Excerpt to read:
::::::
# what is this design



## 2buckcanuck (Jul 9, 2010)

what does everyone call this type of design
how do you think they did it
who wins the cookie


----------



## smisner50s (Jan 6, 2011)

Looks like they did a poor job rolling on some mud and than slid the roller around,,i will call it the...close enough finish..


----------



## SlimPickins (Aug 10, 2010)

I was thinking they used their forearm, and it's called "Jungle boogies"


----------



## moore (Dec 2, 2010)

2buckcanuck said:


> what does everyone call this type of design
> how do you think they did it
> who wins the cookie


broom.


----------



## Checkers (Jun 25, 2010)

Plastic Bag on something? I believe it's called something like "Fern Leaf."


----------



## Workaholic (Dec 13, 2010)

Checkers said:


> Plastic Bag on something?


That's what I thought it looked like too.


----------



## moore (Dec 2, 2010)

my OLD man took insulation / wraped in plastic on a 2x20 '' board on a stick. roll the ceiling with thin mud / 9 '' roller , roll 1 way then cross roll keep it even , then stomp, it's a pain , have to stomp each section twice. its a popcorn look, WITHOUT the popcorn. no1 wants pop any more , they hate it . this they can paint now or later. pop called it the bag pattern.


----------



## muddermankc (Apr 6, 2009)

its crinkled up wax paper over glue and then rolled,i like peanut butter cookies:thumbup:


----------



## moore (Dec 2, 2010)

2buckcanuck said:


> what does everyone call this type of design
> how do you think they did it
> who wins the cookie


broom!


----------



## SlimPickins (Aug 10, 2010)

alright 2buck....just tell us already.


----------



## 2buckcanuck (Jul 9, 2010)

SlimPickins said:


> alright 2buck....just tell us already.


checkers wins the cookie,except they call it cabbage leaf around here.Iv'e heard the term fern before.
plastic bag with insulation in it,and you snap your wrist back and forth.
::::::
List of tasks:
1. In the ceiling-texture thread, revise the passage that begins at the words "That's what I" and stops after "the bag pattern.", putting "foam" in place of "insulation".
2. Put this sentence from the ceiling-texture thread into Spanish: "That's what I thought it looked like too."

Source records
::::::
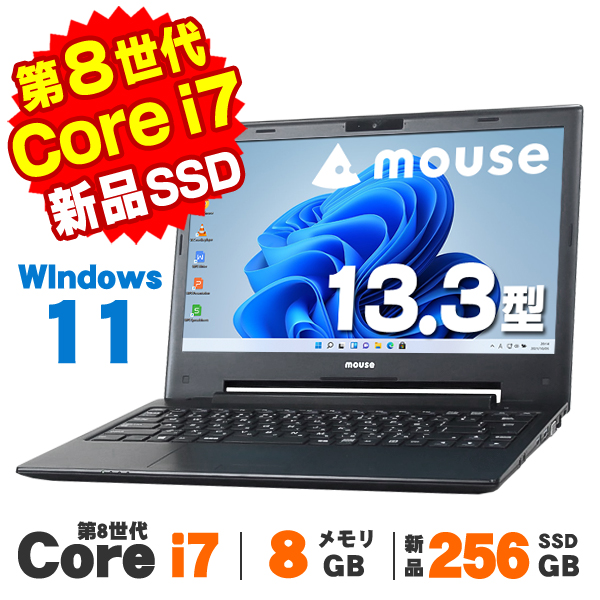 VersaPro 【AIかんたんPC】 中古 Windows11 Webカメラ マウス 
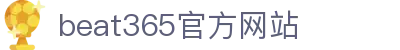 beat·365(英国VIP认证)官方网站-Best Mobile App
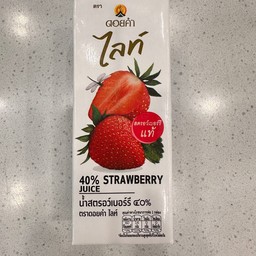 น้ำสตรอว์เบอร์รี่ 40% ตราดอยคำ 200ml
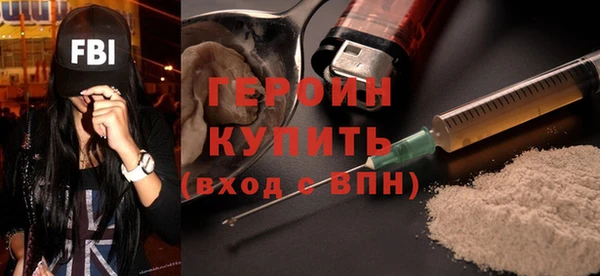 марки lsd Киренск
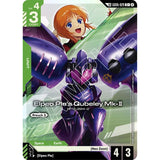 GDCG [GD06-029 C+] Elpeo Ple's Qubeley Mk-II (Alternate Art) (Link Rare)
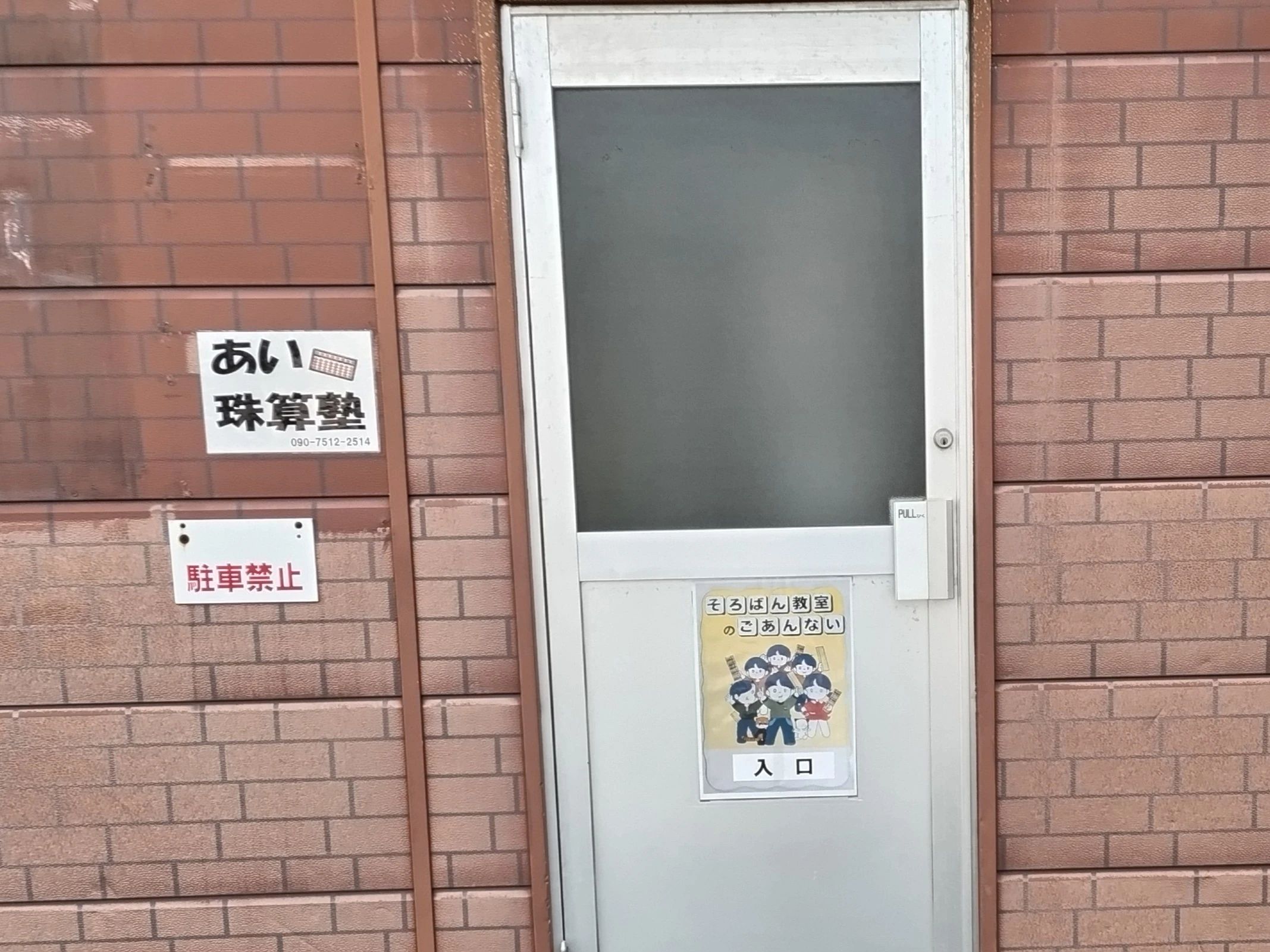 あい珠算塾江別教場のメイン画像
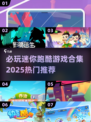 🔥2025必玩跑酷游戏合集💥让你根本停不下来！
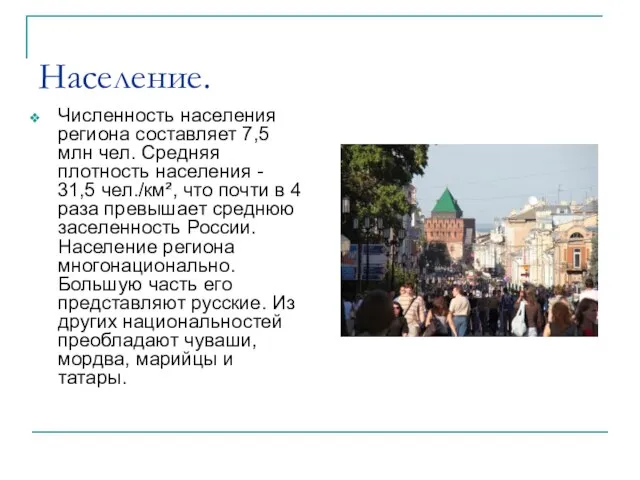 Население. Численность населения региона составляет 7,5 млн чел. Средняя плотность населения -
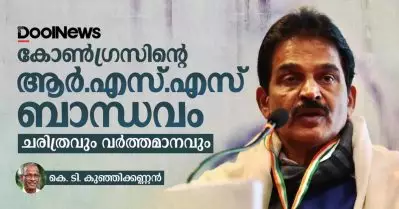 കോണ്‍ഗ്രസിന്റെ ആര്‍.എസ്.എസ് ബാന്ധവം; ചരിത്രവും വര്‍ത്തമാനവും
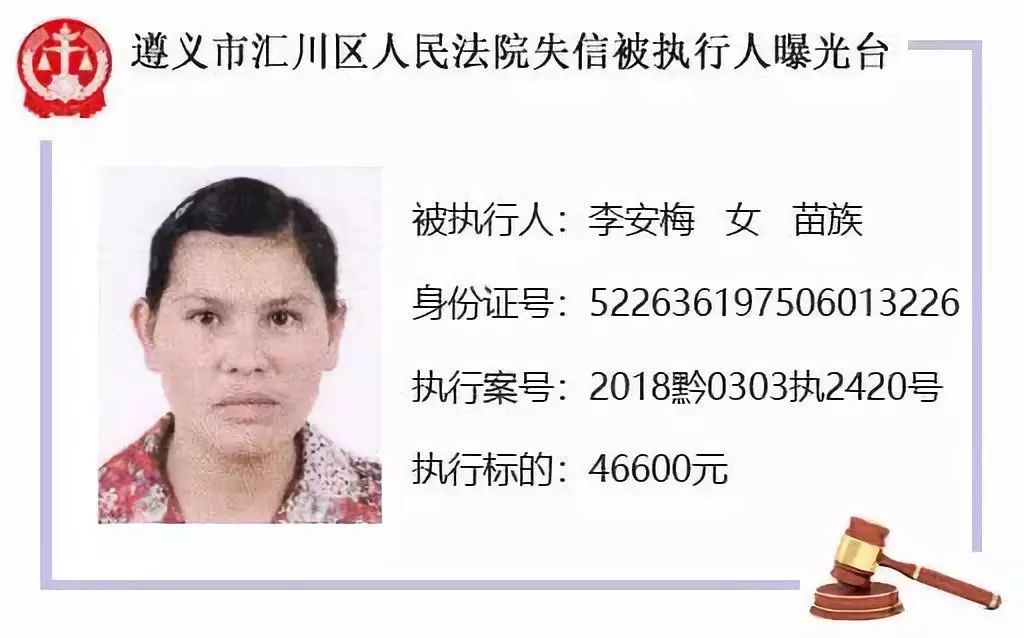 �������ƹ�˾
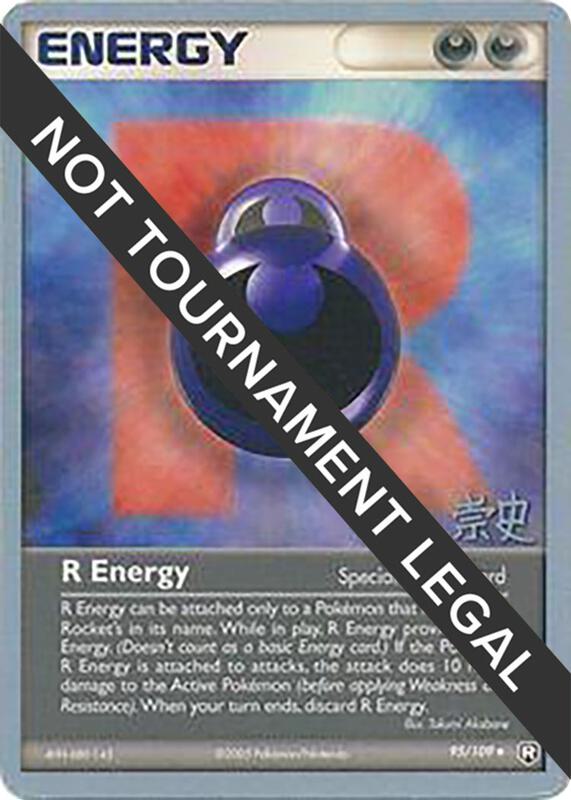 R Energy - 2005 (Takashi Yoneda) 95/109 from World Championship Decks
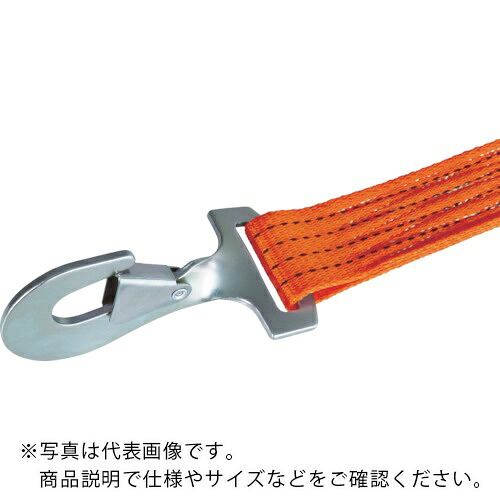 【SALE必要経費】TRUSCO ( トラスコ中山 ) 胴締め荷締機 50粍幅 800kg ツイストスナップフックタイプ ( GV50-800TSP )
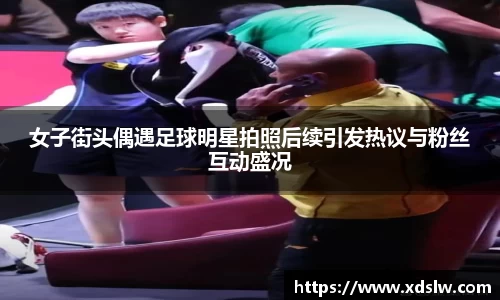 球王会体育平台登录入口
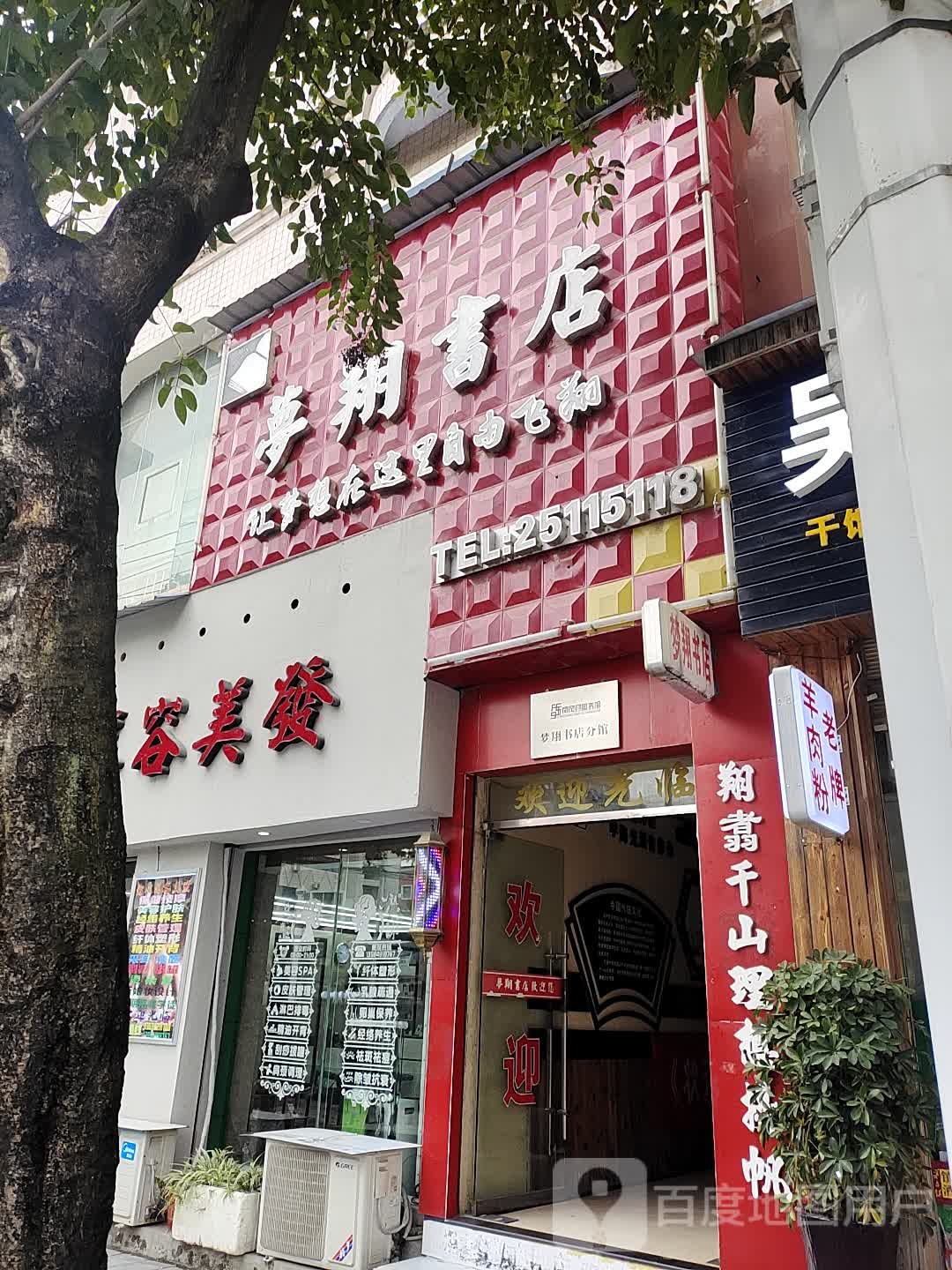 梦翔书店
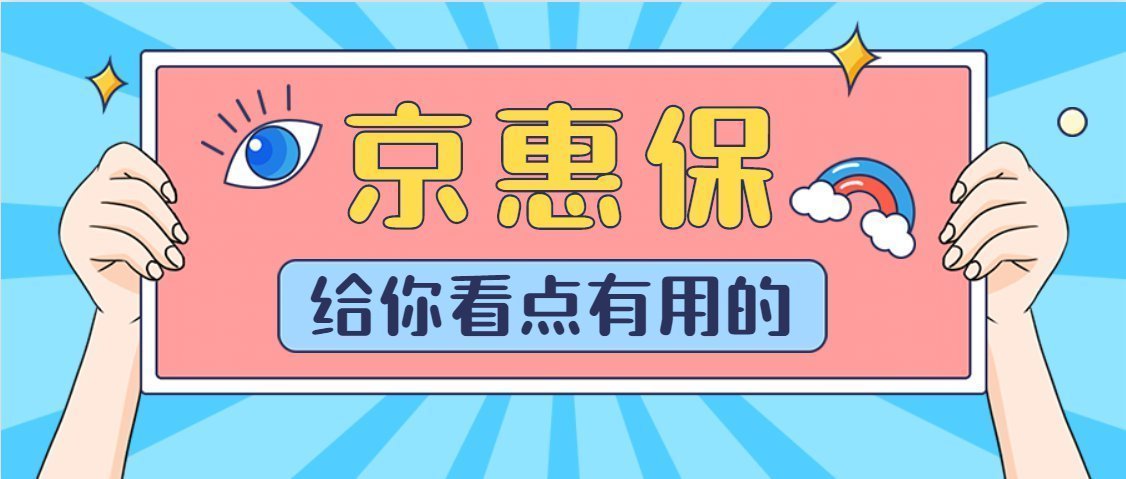 新澳门2024年资料大全管家婆,精细解读解析_入门版46.76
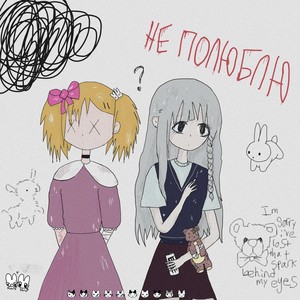 не полюблю (prod. by TECHNOLOGY BEATS) (Explicit)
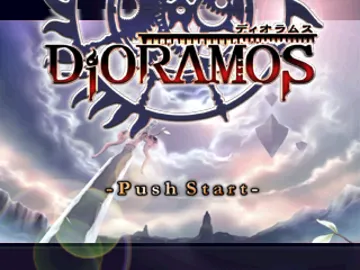 Dioramos (JP) screen shot title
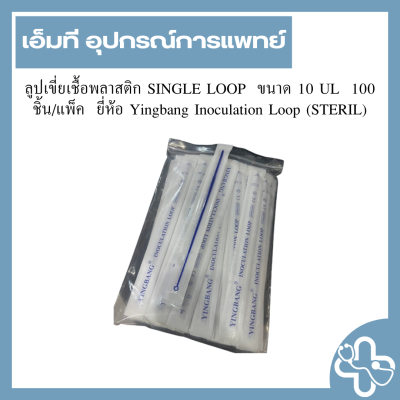 ลูปเขี่ยเชื้อพลาสติก SINGLE LOOP  ขนาด 10 UL  100 ชิ้น/แพ็ค  ยี่ห้อ Yingbang Inoculation Loop (STERIL)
::::::
Results by task:
1.
That's what I thought it looked like too.


----------



## moore (Dec 2, 2010)

my OLD man took foam / wraped in plastic on a 2x20 '' board on a stick. roll the ceiling with thin mud / 9 '' roller , roll 1 way then cross roll keep it even , then stomp, it's a pain , have to stomp each section twice. its a popcorn look, WITHOUT the popcorn. no1 wants pop any more , they hate it . this they can paint now or later. pop called it the bag pattern.

2. Eso es lo que a mí también me pareció.